Knut Lier-Hansen goes to work Monday morning like nothing's happened.
Sörlie skis back into the mountains.
Haukelid goes up to Oslo to wait—if the ferry job fails he's supposed to find another way to complete the mission.
Haukelid reads a newspaper story about the Hydro sinking. The boat and its cargo, along with twenty-six people (a lot of them Norwegian civilians) are gone.
With their mission a success, Haukelid sneaks into Sweden for some momentary pampering and then heads back to Norway to fight alongside other resistance fighters.
Gen. Groves is happy the heavy water is gone, but he's still freaking out about the German atomic program. German scientists and engineers aren't schlubs, after all.
Groves needs to know more about how far along the Germans are in making an atomic bomb. In order to find out what he needs, he wants to kidnap Werner Heisenberg, the eminent German physicist. (Not this guy.)

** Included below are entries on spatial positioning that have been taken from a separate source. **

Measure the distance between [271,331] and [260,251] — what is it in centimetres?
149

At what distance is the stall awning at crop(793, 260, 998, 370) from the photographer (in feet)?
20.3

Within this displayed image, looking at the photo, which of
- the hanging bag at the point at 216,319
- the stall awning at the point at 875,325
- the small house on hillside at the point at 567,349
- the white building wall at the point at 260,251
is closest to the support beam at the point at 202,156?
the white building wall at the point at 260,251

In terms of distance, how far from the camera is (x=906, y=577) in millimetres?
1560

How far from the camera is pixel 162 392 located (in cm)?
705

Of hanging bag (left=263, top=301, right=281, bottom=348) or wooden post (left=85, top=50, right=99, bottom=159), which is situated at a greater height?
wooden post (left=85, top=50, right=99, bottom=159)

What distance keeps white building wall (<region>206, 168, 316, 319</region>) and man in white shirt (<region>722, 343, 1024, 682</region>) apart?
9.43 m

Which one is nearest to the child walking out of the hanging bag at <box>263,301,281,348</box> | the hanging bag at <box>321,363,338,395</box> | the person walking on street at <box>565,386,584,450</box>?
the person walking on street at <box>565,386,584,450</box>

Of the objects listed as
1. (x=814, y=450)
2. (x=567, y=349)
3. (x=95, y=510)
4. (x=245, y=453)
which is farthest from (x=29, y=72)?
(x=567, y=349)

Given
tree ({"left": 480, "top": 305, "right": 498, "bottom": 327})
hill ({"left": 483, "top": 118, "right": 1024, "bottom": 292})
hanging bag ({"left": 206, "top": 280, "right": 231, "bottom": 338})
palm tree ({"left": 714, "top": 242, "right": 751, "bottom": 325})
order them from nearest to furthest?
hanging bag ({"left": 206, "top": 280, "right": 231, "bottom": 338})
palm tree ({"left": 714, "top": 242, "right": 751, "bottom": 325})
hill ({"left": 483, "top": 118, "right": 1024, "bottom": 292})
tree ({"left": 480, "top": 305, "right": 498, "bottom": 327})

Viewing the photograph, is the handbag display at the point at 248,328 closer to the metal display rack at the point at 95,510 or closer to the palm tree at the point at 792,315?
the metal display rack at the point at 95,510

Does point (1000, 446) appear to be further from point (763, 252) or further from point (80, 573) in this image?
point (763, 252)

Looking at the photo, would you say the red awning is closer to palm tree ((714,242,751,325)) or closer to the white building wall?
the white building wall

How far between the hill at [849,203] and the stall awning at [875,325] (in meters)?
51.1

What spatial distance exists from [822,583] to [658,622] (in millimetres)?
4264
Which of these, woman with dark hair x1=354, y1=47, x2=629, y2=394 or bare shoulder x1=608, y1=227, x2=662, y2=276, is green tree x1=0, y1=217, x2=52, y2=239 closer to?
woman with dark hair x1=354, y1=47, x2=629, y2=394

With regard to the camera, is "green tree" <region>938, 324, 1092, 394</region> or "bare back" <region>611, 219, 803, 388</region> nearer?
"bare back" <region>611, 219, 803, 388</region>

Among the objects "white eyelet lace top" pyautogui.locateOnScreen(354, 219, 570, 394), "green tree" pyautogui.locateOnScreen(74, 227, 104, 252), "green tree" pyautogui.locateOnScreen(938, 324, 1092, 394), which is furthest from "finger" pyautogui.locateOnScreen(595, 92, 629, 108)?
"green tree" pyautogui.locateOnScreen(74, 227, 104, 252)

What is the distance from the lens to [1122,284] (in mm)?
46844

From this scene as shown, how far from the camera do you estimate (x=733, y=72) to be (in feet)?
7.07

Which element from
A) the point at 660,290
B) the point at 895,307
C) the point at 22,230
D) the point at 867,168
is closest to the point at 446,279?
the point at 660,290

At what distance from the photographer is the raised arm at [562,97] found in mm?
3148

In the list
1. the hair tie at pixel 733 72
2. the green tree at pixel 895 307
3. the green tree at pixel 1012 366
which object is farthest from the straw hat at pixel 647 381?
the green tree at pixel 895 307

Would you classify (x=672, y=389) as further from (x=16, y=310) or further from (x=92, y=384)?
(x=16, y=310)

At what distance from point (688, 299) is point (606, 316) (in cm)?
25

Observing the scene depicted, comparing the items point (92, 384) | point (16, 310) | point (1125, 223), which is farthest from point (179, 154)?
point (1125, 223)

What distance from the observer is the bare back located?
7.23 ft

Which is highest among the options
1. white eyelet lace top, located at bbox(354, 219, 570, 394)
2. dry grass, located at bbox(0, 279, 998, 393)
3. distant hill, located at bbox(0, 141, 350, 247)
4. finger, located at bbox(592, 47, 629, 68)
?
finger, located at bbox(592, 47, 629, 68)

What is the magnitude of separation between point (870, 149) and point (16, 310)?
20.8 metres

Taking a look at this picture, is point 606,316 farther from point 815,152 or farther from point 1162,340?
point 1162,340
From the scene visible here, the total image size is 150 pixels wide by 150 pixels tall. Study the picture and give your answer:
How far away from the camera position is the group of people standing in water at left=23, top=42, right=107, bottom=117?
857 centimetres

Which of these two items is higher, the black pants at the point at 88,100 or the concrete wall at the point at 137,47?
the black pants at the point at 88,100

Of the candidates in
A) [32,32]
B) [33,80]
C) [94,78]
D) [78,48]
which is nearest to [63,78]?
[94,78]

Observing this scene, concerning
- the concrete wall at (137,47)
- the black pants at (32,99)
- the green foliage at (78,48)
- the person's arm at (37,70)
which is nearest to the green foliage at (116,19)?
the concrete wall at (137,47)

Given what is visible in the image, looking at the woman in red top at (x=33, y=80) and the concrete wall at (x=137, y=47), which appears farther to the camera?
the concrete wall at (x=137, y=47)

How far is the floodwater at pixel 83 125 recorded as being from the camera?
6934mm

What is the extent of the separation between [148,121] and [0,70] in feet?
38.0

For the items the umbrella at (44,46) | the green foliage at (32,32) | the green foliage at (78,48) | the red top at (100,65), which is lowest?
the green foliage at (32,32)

Marshall tells Groves to do his own dirty work which, reading between the lines, Groves takes as a yes.
They have just developed a new top-secret government agency, the Office of Strategic Services (OSS), and this assignment is right up their alley. Specifically, it's right up Colonel Carl Eifler's alley. He's the kind of guy who thinks it's fun to shoot cigarettes out of his buddy's mouths. Good times.
Eifler is bummed out to be summoned to D.C. from the jungles of Southeast Asia where he's been plaguing the Japanese with hit-and-run raids, but when he finds out it's so he can kidnap Heisenberg, he asks when he can start.
Eifler comes up with a plan to enter Germany from Switzerland, nab Heisenberg, and then drag him back to Switzerland where they will fly out with the aid of the OSS. Then the plane will drop Eifler and Heisenberg to a submarine in the Atlantic, which will then take the men to the U.S.
Eifler asks what happens if things go wrong. Basically, his job is to deny Germany the use of Heisenberg's brain—so, in other words, kill Heisenberg. And if Eifler gets caught? Well, the OSS has never heard of him.